DAVID SIMON: The people most affected . . . are black and brown and poor. It's the abandoned inner cores of our urban areas. . . . (E)conomically, we don't need those people. The American economy doesn't need them. So, as long as they stay in their ghettos, and they only kill each other, we're willing to pay a police presence to keep them out of our America. And to let them fight over scraps, which is what the drug war, effectively, is. . . (S)ince we basically have become a market-based culture and it's what we know, and it's what's led us to this sad denouement, I think we're going to follow market-based logic, right to the bitter end.
BILL MOYERS: Which says?
DAVID SIMON: If you don't need 'em, why extend yourself? Why seriously assess what you're doing to your poorest and most vulnerable citizens? There's no profit to be had in doing anything other than marginalizing them and discarding them.

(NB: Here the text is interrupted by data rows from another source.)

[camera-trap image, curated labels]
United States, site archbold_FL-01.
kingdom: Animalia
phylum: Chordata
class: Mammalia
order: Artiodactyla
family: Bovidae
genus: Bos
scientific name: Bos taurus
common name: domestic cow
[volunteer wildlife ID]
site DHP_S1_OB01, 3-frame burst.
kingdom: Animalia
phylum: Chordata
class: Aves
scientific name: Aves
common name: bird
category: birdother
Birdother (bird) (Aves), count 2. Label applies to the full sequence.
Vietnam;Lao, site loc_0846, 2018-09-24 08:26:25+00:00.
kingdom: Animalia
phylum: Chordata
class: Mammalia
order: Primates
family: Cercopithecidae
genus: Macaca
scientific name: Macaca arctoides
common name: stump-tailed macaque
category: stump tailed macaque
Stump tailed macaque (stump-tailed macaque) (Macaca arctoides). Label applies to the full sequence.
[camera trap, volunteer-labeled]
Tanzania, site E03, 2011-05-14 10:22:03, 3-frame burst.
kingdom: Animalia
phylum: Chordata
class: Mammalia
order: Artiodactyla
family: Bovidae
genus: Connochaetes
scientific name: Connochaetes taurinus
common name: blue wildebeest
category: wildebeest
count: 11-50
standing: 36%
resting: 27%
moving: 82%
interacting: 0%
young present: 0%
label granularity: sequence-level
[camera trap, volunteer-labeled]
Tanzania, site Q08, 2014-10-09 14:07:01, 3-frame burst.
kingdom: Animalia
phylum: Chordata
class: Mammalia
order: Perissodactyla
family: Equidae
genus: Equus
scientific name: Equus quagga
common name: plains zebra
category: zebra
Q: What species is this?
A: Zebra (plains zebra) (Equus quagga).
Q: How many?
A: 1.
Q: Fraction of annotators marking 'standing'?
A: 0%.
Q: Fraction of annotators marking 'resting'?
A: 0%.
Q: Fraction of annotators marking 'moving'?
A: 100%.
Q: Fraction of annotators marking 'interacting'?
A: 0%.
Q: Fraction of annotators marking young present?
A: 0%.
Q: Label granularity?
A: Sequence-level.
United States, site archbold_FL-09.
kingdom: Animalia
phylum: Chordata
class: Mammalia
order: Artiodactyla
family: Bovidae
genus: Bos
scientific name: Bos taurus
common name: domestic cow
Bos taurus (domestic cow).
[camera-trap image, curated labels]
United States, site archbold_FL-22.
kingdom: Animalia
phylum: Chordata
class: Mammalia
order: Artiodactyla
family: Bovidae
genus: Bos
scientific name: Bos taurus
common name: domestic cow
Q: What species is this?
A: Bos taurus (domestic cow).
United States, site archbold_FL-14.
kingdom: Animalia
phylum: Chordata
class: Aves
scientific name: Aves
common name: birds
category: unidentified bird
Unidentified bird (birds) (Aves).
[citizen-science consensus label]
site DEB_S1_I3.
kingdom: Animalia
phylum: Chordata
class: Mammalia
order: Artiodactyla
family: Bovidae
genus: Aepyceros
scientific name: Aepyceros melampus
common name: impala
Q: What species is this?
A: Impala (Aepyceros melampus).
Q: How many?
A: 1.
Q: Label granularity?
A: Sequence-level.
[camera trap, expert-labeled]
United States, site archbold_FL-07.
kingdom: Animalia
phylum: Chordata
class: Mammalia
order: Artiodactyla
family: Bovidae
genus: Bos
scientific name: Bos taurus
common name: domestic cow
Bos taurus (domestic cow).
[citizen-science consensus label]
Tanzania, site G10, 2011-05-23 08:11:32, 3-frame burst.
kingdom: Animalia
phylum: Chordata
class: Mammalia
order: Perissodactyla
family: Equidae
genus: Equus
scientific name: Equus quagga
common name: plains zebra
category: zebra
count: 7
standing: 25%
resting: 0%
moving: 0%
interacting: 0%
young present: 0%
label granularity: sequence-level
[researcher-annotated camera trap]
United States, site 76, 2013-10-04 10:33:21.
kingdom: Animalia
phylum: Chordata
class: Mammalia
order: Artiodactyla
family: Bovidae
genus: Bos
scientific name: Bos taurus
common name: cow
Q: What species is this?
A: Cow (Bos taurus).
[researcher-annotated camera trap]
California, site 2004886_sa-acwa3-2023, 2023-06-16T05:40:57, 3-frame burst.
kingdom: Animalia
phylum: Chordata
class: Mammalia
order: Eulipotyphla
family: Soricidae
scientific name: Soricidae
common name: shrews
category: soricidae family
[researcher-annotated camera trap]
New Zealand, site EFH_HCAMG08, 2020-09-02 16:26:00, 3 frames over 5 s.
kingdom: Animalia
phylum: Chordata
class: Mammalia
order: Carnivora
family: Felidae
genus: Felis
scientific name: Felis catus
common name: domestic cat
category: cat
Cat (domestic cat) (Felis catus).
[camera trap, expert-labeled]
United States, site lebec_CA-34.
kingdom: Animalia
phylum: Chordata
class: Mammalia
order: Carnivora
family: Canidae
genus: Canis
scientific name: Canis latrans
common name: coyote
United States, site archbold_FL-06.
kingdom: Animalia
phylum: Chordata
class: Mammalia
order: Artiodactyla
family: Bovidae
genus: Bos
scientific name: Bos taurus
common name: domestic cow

I would decriminalize drugs in a heartbeat. I would put all the interdiction money, all the incarceration money, all the enforcement money, all of the pretrial, all the prep, all of that cash, I would hurl it, as fast as I could, into drug treatment and job training and jobs programs. I would rather turn these neighborhoods inward with jobs programs. Even if it was the equivalent of the urban CCC, if it was New Deal-type logic, it would be doing less damage than creating a war syndrome, where we're basically treating our underclass. The drug war is a war on the underclass now. That's all it is. It has no other meaning.